Brief 1 -
Say whether each statement agrees with the passage on zebras and stress. Answer yes or no for each, and quote the exact words from the passage that decide it.
(a) The writer found the term eudaemonia in an old NYT article about a happiness conference.
(b) The writer had never read Sapolsky's book.
(c) In the quoted excerpt, stress for most animals is described as a long-term crisis.
Brief 2 -
Answer these questions from the passage on zebras and stress.
(a) How does the passage define eudaemonia?
(b) Which animal is pictured sprinting for its meal?
(c) What three worries does the passage say keep people's stress response switched on for months?
Brief 3 - Write out the part of the passage on zebras and stress between "A zebra doesn't" and "read it again.", inclusive.
===== Given passage
I came across the term eudaemonia, the classical Greek term for human flourishing in an old NYT article about a happiness conference. It had some other interesting terms like nachas, "Happiness entrepreneurs" and "Happiness Makeover". But what particularly interested me was that one of the participants was Robert M. Sapolsky, whose book Why Zebras Don't Get Ulcers I had read some time back. So why don't zebras get ulcers but humans do? Sapolsky writes:
If you are that Zebra running for your life, or that lion sprinting for your meal, your body’s physiological response mechanisms are superbly adapted for dealing with such short-term physical emergencies. For the vast majority of beasts on this planet, stress is about a short-term crisis, after which it’s either over with or your’re over with. When we sit around and worry about stressful things, we turn on the same physiological responses - but they are potentially a disaster when provoked chronically. A large body of evidence suggests that stress-related disease emerges, pre-dominantly, out of the fact that we so often activate a physiological system that has evolved for responding to acute physical emergencies, but we turn it on for months on end, worrying about mortgages, relationships, and promotions.
A zebra doesn't have all these problems to worry about.
I know, I know you are familiar with all this matter. But methinks it did no harm if you had to read it again.
==========
===== Extracted material
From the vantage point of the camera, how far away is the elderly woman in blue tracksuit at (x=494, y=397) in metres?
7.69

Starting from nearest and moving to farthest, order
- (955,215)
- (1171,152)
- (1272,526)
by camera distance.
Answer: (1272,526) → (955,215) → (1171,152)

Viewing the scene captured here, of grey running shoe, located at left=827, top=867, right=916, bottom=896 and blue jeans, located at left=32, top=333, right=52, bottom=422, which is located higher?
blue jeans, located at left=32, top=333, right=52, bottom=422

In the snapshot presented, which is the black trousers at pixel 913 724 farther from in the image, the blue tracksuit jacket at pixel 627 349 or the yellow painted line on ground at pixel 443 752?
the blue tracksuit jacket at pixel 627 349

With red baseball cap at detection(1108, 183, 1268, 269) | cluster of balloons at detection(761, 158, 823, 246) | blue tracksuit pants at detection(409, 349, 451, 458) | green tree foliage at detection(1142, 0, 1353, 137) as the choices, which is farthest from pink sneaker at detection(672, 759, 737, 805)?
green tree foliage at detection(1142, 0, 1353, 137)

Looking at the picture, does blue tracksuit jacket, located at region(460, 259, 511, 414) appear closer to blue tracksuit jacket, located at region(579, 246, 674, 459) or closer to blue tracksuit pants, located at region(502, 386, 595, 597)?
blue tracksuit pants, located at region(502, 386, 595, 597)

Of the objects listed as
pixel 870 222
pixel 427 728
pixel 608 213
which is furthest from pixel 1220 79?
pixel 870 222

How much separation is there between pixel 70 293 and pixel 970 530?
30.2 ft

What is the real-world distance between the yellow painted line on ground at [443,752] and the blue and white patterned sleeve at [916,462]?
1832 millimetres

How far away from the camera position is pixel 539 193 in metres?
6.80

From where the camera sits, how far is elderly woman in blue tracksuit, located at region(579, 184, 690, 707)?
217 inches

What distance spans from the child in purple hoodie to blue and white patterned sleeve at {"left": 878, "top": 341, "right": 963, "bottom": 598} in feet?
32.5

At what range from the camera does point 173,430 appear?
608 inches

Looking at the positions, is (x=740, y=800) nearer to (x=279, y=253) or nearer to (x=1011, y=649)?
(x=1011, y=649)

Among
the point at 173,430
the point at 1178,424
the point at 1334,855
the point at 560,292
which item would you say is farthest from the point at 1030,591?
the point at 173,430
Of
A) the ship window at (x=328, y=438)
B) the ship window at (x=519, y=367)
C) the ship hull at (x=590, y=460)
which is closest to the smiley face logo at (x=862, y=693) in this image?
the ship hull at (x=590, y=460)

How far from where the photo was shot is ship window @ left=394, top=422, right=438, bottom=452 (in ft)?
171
==========
Problem solution 1 -
(a) Yes: "I came across the term eudaemonia, the classical Greek term for human flourishing in an old NYT article about a happiness conference."
(b) No: "whose book Why Zebras Don't Get Ulcers I had read some time back"
(c) No: "For the vast majority of beasts on this planet, stress is about a short-term crisis"

Problem solution 2 -
(a) It is the classical Greek term for human flourishing.
(b) A lion.
(c) Mortgages, relationships, and promotions.

Problem solution 3 -
A zebra doesn't have all these problems to worry about.
I know, I know you are familiar with all this matter. But methinks it did no harm if you had to read it again.